VIRGINIA BEACH, Va. (WAVY) – How many tears will fall before another person with at least one weapon will add another city to the list of locations: Columbine, Sandy Hook, Virginia Tech, Virginia Beach Uvalde, UVA, and more where entire generations are scarred by mass death and destruction?

Sue Loesberg and Pat Gadzinski, members of the Virginia Beach chapter of Moms Demand Action for Gun Sense in America, are demanding that lawmakers from Richmond to Washington make gun laws that make sense.

“It’s happening in churches, it’s happening in a concert hall, movie theaters, everywhere,” Loesberg said.

10 On Your Side first introduced viewers of the Virginia Beach chapter of Moms Demand Action hours after three children and three adults were gunned down by a former student at a Nashville school. The scenes outside the school shook the nation.

The next day, the scenes captured inside the school revealed heroism in response to a barrage of problems that once again, landed in a space for children.

They said it looked like being in a war zone.

“American schools are war zones,” Loesberg said.

The war at home has many asking, if not Nashville, then what will it take change gun laws that in recent years, say the moms, have moved in the wrong direction.
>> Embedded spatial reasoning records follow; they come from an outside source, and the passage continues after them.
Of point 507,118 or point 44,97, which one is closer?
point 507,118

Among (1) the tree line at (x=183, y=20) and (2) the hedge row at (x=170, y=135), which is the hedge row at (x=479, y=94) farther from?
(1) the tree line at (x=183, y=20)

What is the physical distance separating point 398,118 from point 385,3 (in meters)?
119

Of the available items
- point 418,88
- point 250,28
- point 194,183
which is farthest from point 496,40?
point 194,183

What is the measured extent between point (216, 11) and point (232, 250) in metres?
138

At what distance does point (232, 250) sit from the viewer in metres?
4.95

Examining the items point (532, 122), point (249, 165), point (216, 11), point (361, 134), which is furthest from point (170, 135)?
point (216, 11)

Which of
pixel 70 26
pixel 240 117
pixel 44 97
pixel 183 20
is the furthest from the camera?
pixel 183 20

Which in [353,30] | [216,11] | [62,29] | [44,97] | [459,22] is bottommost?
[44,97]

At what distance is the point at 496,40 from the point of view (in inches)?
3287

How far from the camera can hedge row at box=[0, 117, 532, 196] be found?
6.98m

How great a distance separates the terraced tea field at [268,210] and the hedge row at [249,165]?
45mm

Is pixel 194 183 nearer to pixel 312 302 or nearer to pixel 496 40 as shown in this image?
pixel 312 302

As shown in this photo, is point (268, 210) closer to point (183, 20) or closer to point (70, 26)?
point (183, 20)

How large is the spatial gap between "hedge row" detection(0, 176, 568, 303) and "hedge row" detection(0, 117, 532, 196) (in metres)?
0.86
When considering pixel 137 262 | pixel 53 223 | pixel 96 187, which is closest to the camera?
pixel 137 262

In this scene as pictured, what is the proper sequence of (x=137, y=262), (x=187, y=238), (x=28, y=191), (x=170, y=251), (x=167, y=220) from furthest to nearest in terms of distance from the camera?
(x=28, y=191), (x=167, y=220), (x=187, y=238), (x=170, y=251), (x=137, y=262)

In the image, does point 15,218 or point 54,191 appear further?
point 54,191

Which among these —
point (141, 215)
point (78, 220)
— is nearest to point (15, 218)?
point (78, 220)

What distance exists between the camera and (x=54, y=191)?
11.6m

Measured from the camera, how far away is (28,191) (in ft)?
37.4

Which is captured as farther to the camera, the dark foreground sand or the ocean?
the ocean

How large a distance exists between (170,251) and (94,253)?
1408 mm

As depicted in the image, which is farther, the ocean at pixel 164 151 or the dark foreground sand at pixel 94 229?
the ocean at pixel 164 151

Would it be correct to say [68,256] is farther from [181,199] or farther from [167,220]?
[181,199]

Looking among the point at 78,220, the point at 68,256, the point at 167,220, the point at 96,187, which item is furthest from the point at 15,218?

“Right now lawmakers are gutting gun laws as [the number of] death by guns are rising and our children are going through this every day,” Loesberg said.

The moms support President Joe Biden’s renewed call for a ban on assault weapons. The 28-year-old Nashville woman who opened fire in the school she attended as a child was armed with three guns, including a semi-automatic rifle.

“The only function of an A.R. 15 is to shoot faster-more people,” said Loesberg.

This year, Moms Demand Action pushed for the passage of a bill in the General Assembly that would require gun owners in homes with children to properly secure their weapons and ammunition, and another bill called for a $500 fine if a gun is left in an unlocked unattended vehicle.

Both bills were passed by the state Senate, but fell flat in the Republican-led House of Delegates. The moms are demanding action.

“If you are afraid and you are tired of this and you want gun owners to properly store their firearms, if you want background checks, if you want to have commonsense gun legislation that will protect our children,” Loesberg said, “you need to get in touch with your lawmakers and tell them that you are heartsick and that this is happening yet again and it’s going to continue happening until they make real change.”